What would the image size of the moon be if you photographed it at Cassegrain focus of a 24-inch telescope with a focal length of 9600mm?
To determine the image size of the moon when photographed at the Cassegrain focus of a telescope, you need to use the formula for angular magnification. The formula is given as:
Angular Magnification (M) = Focal Length of Telescope (FT) / Focal Length of Eyepiece (FE)
In this case, the focal length of the telescope is 9600mm, but we don't have information about the focal length of the eyepiece. However, we can calculate the angular magnification if we assume a typical value for the focal length of the eyepiece.
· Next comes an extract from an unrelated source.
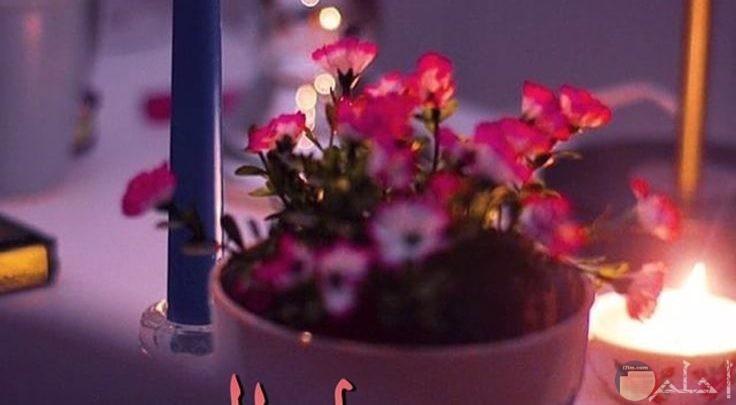 صورة مساء النور
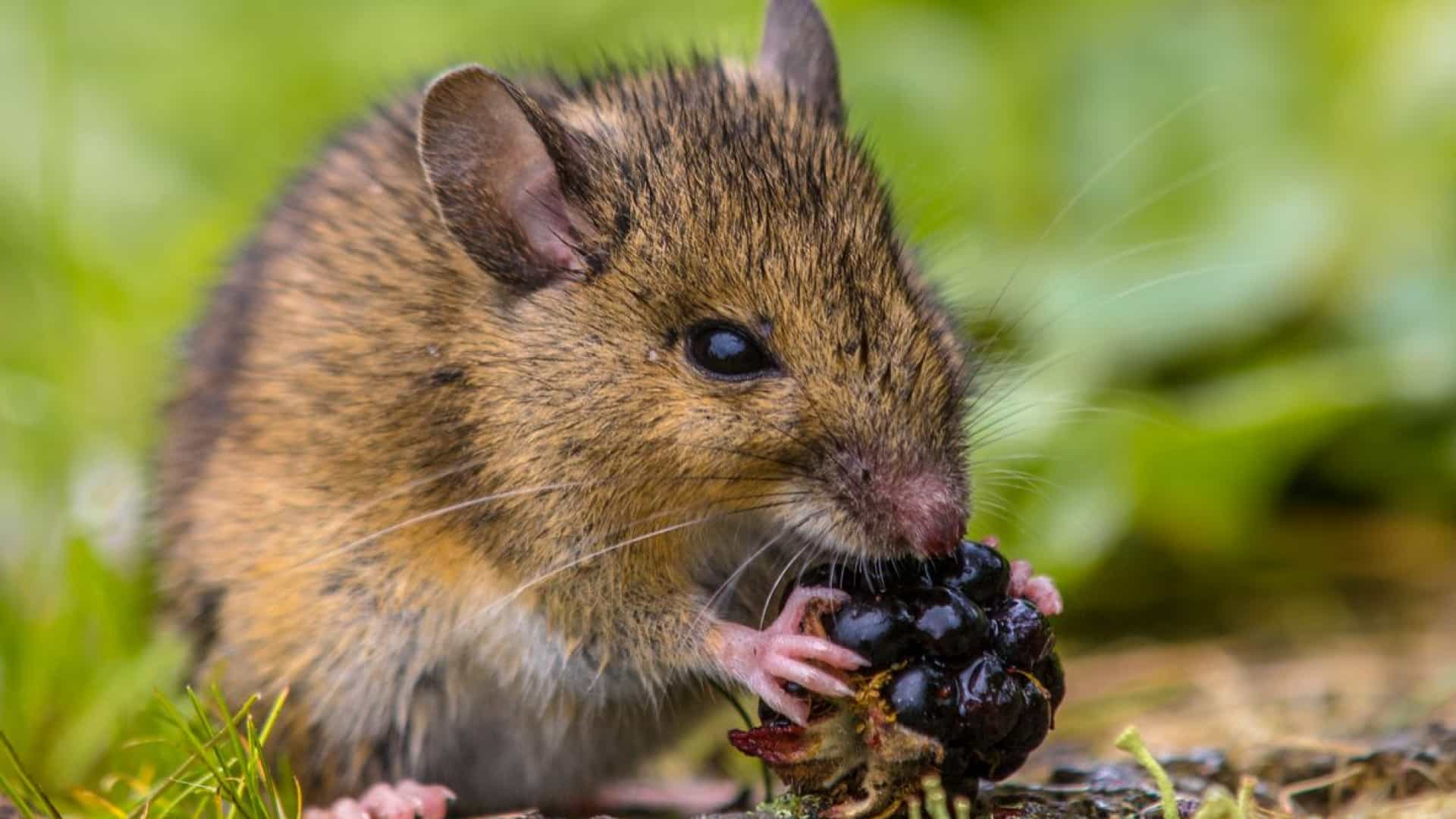 SABIA QUE os ratos são animais limpos e arrumados?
A common choice for the focal length of an eyepiece is 10mm. With this assumption, we can calculate the angular magnification as follows:
Angular Magnification (M) = 9600mm / 10mm = 960
The angular magnification tells us how much larger an object appears when viewed through the telescope compared to the naked eye.
Now, to find the image size of the moon, we need to know the actual angular size of the moon. On average, the moon has an angular diameter of about 0.5 degrees or 30 arcminutes.
Image Size of the Moon = Angular Magnification * Angular Size of the Moon
Image Size of the Moon = 960 * 0.5 degrees = 480 degrees
Therefore, the image size of the moon would be 480 degrees when photographed at the Cassegrain focus of a 24-inch telescope with a focal length of 9600mm.